Poznaliśmy także dwóch półfinalistów turnieju męskiego. Rafael Nadal wygrał w trzech setach z Jarkko Nieminenem i to było do przewidzenia. Niewiele osób przypuszczało natomiast, że jego rywalem będzie Jo-Wilfried Tsonga, który znalazł sposób na Michaiła Jużnego.
Zatrzymać Henin w taki sposób, jak zrobiła to Rosjanka, potrafiło niewiele tenisistek. Wiedzieliśmy, że Szarapowa potrafi grać bardzo mocno i dokładnie, ale prędzej czy później można ją rozproszyć lub zniechęcić, tak jak w zeszłym roku zrobiła to w US Open Agnieszka Radwańska.Tym razem od pierwszej piłki rosyjska tenisistka wydawała się odgrodzona od świata, z wyjątkiem kontaktu wzrokowego z ojcem Jurijem. Siedział on na trybunach, tym razem w wersji hiphopowej (brązowe okulary, kurtka z kapturem, okrzyki „Vamos!” w kluczowych chwilach).

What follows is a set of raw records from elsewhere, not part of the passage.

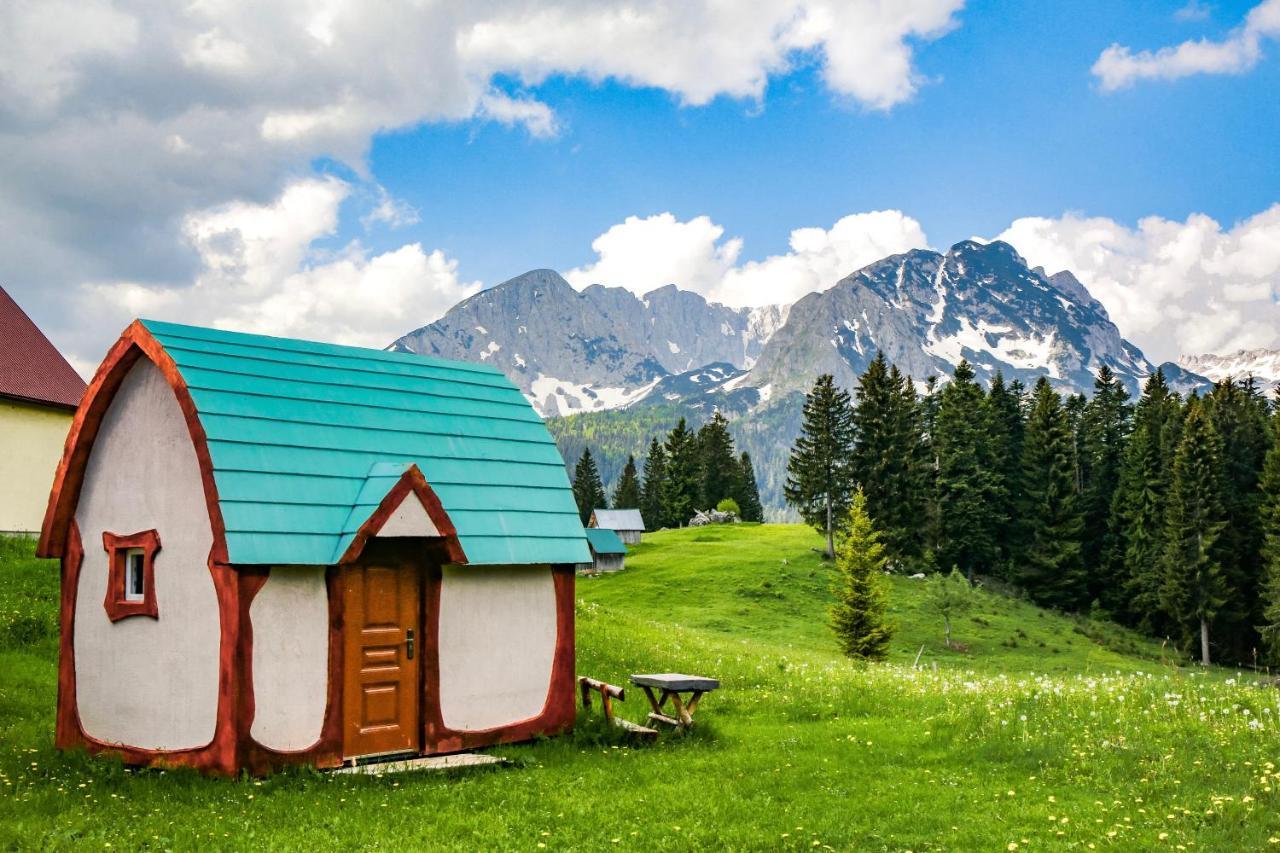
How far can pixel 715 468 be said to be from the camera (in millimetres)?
112312

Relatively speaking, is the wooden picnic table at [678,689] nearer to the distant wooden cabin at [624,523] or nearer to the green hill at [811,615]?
the green hill at [811,615]

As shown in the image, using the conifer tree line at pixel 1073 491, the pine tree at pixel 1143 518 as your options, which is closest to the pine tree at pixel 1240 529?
the conifer tree line at pixel 1073 491

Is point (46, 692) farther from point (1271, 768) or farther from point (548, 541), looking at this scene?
point (1271, 768)

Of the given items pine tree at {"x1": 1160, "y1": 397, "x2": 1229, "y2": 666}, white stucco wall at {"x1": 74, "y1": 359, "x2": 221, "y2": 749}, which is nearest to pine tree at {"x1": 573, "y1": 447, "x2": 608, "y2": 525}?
pine tree at {"x1": 1160, "y1": 397, "x2": 1229, "y2": 666}

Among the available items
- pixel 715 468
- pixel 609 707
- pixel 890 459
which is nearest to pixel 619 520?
pixel 715 468

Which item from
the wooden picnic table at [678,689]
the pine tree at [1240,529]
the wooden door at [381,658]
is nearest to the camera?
the wooden door at [381,658]

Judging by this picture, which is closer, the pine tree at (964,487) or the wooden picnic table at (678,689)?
the wooden picnic table at (678,689)

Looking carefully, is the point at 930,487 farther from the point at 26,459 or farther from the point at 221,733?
the point at 221,733

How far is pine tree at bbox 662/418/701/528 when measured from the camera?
349 ft

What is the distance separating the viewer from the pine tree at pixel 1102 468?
233 ft

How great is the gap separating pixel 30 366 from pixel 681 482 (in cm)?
8184

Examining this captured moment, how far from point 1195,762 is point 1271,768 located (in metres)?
0.76

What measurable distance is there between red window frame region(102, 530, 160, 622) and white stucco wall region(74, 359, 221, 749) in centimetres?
10

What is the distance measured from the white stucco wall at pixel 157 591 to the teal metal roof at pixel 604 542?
2252 inches
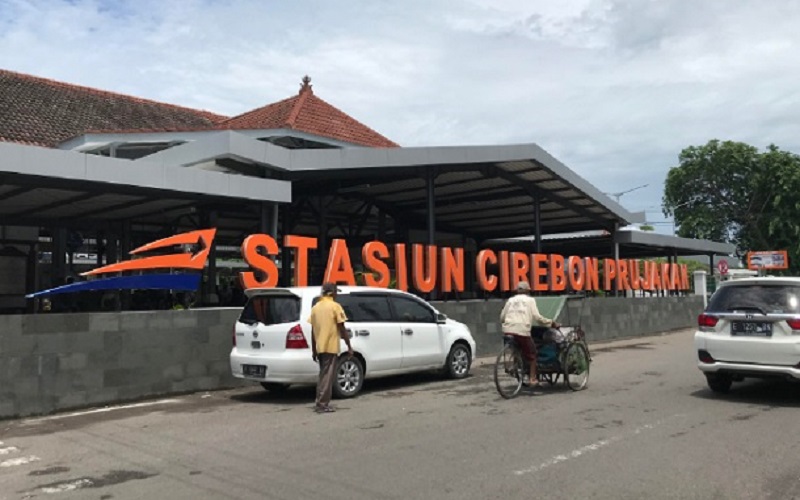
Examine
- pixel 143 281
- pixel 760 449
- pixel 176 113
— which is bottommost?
pixel 760 449

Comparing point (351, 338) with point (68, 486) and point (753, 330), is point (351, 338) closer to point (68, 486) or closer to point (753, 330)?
point (68, 486)

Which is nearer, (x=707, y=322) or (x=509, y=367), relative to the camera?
(x=707, y=322)

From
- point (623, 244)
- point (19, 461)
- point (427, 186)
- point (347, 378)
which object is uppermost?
point (427, 186)

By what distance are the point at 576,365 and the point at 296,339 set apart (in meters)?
4.42

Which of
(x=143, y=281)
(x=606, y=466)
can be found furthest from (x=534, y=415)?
(x=143, y=281)

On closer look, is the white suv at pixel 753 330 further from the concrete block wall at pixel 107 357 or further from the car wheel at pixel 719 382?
the concrete block wall at pixel 107 357

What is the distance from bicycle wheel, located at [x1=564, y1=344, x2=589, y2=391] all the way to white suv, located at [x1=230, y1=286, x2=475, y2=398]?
92.7 inches

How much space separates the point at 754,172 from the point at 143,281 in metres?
44.8

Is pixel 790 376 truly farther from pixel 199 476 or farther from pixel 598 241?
pixel 598 241

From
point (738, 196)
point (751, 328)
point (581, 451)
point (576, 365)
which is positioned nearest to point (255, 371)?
point (576, 365)

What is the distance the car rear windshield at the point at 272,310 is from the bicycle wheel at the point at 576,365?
167 inches

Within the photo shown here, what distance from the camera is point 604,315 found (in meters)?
22.5

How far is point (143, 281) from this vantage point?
36.5ft

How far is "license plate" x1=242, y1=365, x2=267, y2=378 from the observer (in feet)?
32.6
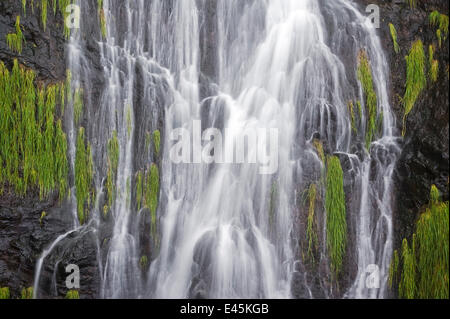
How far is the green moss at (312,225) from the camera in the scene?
596 centimetres

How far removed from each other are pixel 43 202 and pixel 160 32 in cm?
250

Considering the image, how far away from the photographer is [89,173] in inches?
235

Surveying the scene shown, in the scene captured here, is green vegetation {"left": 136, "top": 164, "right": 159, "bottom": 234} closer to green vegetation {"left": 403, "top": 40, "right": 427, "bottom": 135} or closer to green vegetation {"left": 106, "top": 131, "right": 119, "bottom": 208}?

Córka zaczęła mecz od przełamania serwisu rywalki i potem nic się nie zmieniło: gem za gemem bombardowała Henin i nie czuła oporu Belgijki.Tylko pod koniec pierwszego seta, gdy Henin odrobiła stratę jednego gema i przegrywała 4:5, można było pomyśleć, że to początek kontrataku. Nic z tego, Szarapowa była niewzruszona, nie zmniejszyła naporu i wygrała. Drugi set był konsekwencją pierwszego. Belgijka nie znalazła w sobie ducha walki, Rosjanka nie miała tego dnia żadnych słabości.Henin nie miała wiele do powiedzenia po porażce. – Wiedziałam, że będzie ciężko, starałam się, lecz nie wystarczyło. Nie można być na szczycie cały czas, trzeba będzie przemyśleć tę porażkę i odbudować się na nowo – mówiła.
Szarapowa twierdziła, że była gotowa nawet na 3,5 godziny walki. – Wszystko mi wychodziło. Musiałam być agresywna i byłam. Chciałam zmuszać ją do błędów i zmuszałam. To była dobra robota – chwaliła się nie bez przyczyny.
Powody do satysfakcji miała także półfinałowa rywalka Rosjanki Jelena Janković, która w drodze do ćwierćfinału spędziła na kortach w Melbourne już sporo ponad osiem godzin i niemal w każdym meczu prosiła o pomoc lekarską. Miała być tylko przekąską dla Sereny Williams. Za Amerykanką było wszystko. Wygrywała bez straty seta, wydawała się szczuplejsza i lepiej przygotowana fizycznie niż rok temu, gdy pokonała Szarapową w finale.